Présenter un film de Hayao Miyazaki était une évidence, tant le cinéaste japonais emprunt chacune de ces œuvres d’un rapport essentiel à la nature. Nous avons choisi de programmer Princesse Mononoké (1997), qui interroge frontalement la responsabilité des hommes dans la destruction de la nature et sa rébellion. Car la marque de l’homme et sa capacité à détruire la planète est un leitmotiv qui imprègne le cinéma mondial, et tout particulièrement le cinéma japonais. Ainsi, The Land of hope, de Sion Sono (2012) est un écho direct à la catastrophe de Fukushima en 2011. Quand souffle le vent (1986), de l’américain Jimmy T. Murakami, est l’adaptation de la bande dessinée de Raymond Briggs (1982), et repose sur le contraste puissant entre un dessin doux et apparemment naïf et la violence liée à l’explosion nucléaire.
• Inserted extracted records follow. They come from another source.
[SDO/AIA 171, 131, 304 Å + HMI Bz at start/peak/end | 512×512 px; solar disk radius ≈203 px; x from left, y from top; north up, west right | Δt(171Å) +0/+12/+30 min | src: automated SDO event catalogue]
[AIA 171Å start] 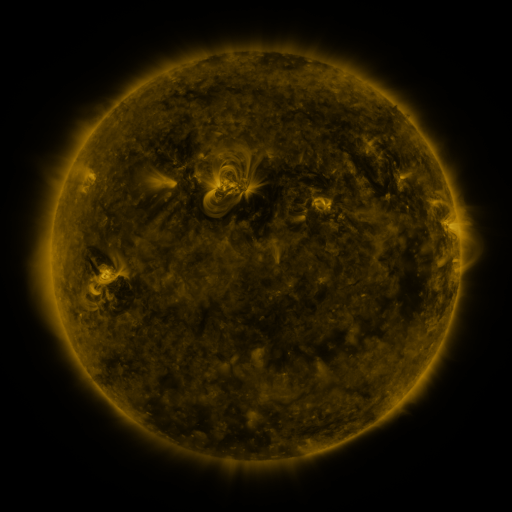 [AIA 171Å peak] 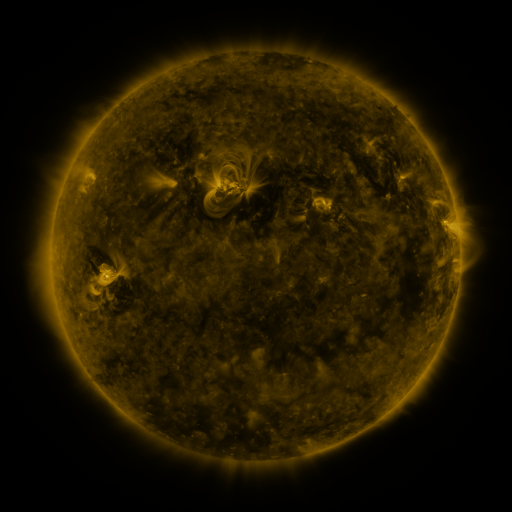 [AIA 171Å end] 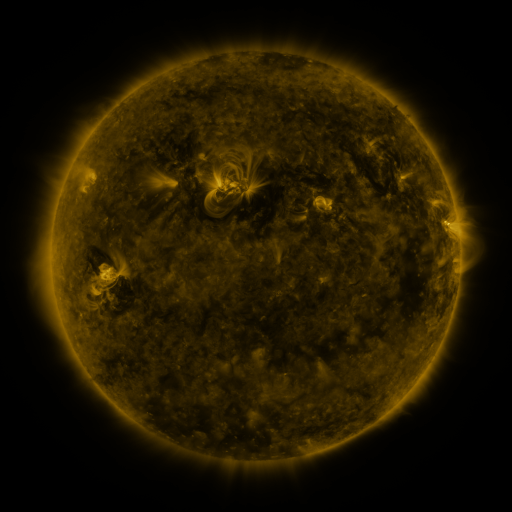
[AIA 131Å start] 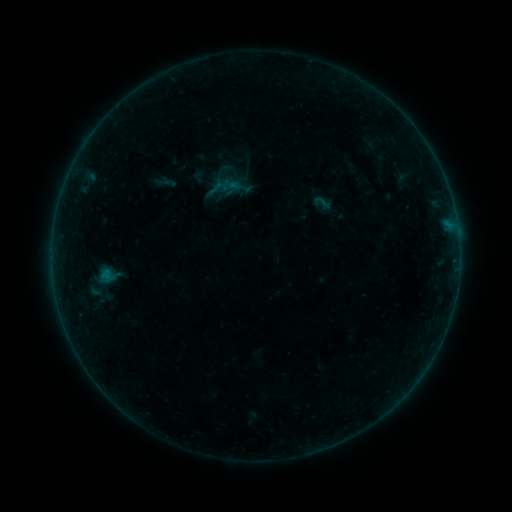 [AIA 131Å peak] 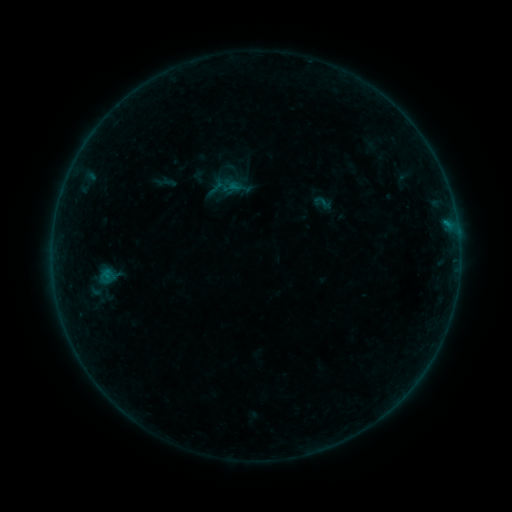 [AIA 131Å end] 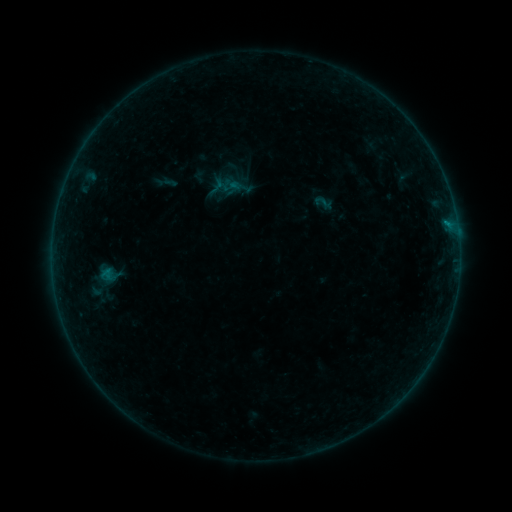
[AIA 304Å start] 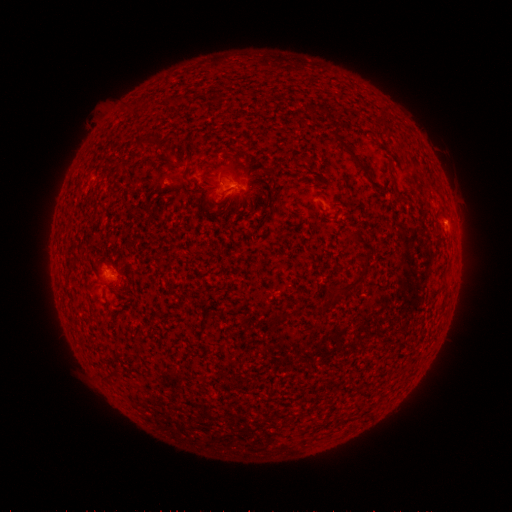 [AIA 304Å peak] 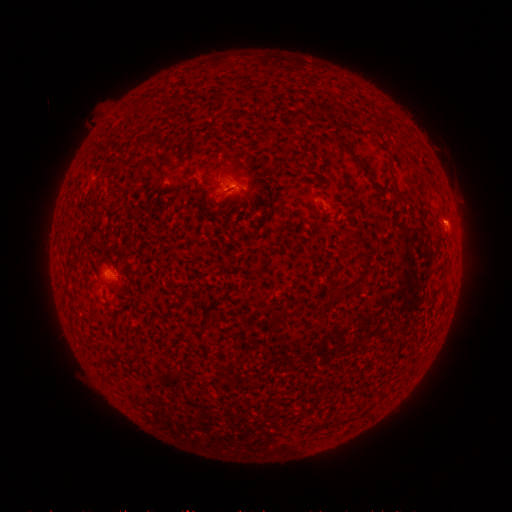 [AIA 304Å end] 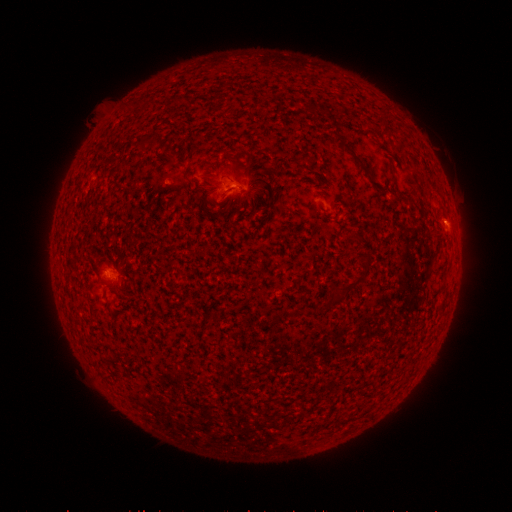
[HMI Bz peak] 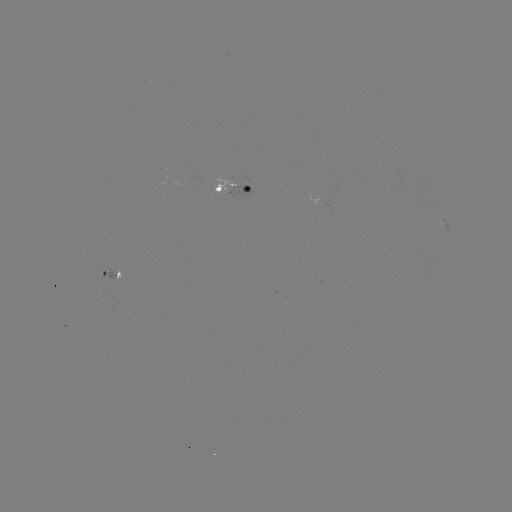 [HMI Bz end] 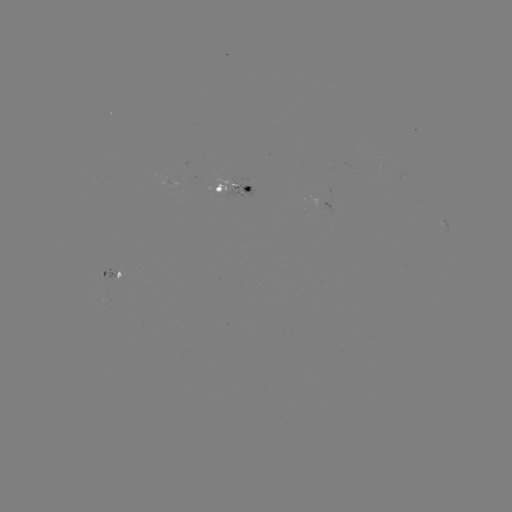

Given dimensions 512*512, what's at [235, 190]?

De cette violence, le cinéma nourri de science-fiction, s’en est inspiré pour raconter des dystopies effrayantes, où détruite, la Planète Terre n’est plus que désolation ou forces dévastatrices. Ainsi Le Mur invisible (2012), de l’Autrichien Julian Roman Pölsler, adaptation du roman homonyme de l’Autrichienne Marlen Haushofer (1963) ou La Route (2009) de l’américain John Hillcoat interrogent chacun à leur façon la solitude d’humains livrés à eux-mêmes, et l’apprentissage de la survie dans une nature hostile.
Wall-e (2008), de l’américain Andrew Stanton sur une tonalité d’apparence plus légère met en lumière ces mêmes thématiques post-apocalyptiques, et interroge frontalement la responsabilité humaine, avec toute la poésie chère à Pixar, par le merveilleux personnage du robot Wall-e. Car au-delà de la colère de la nature et de son déchaînement, c’est en passant d’un récit macroscopique au microscopique, que cette thématique est la plus angoissante, la plus émouvante. Les Bêtes du Sud Sauvage (2012), de l’américain Benh Zeitlin, avec lequel se conclura ce cycle, raconte justement, à hauteur d’enfant, le rapport singulier que nous entretenons avec notre chère planète bleue.

Par Peggy Zejgman-Lecarme, directrice de la Cinémathèque de Grenoble.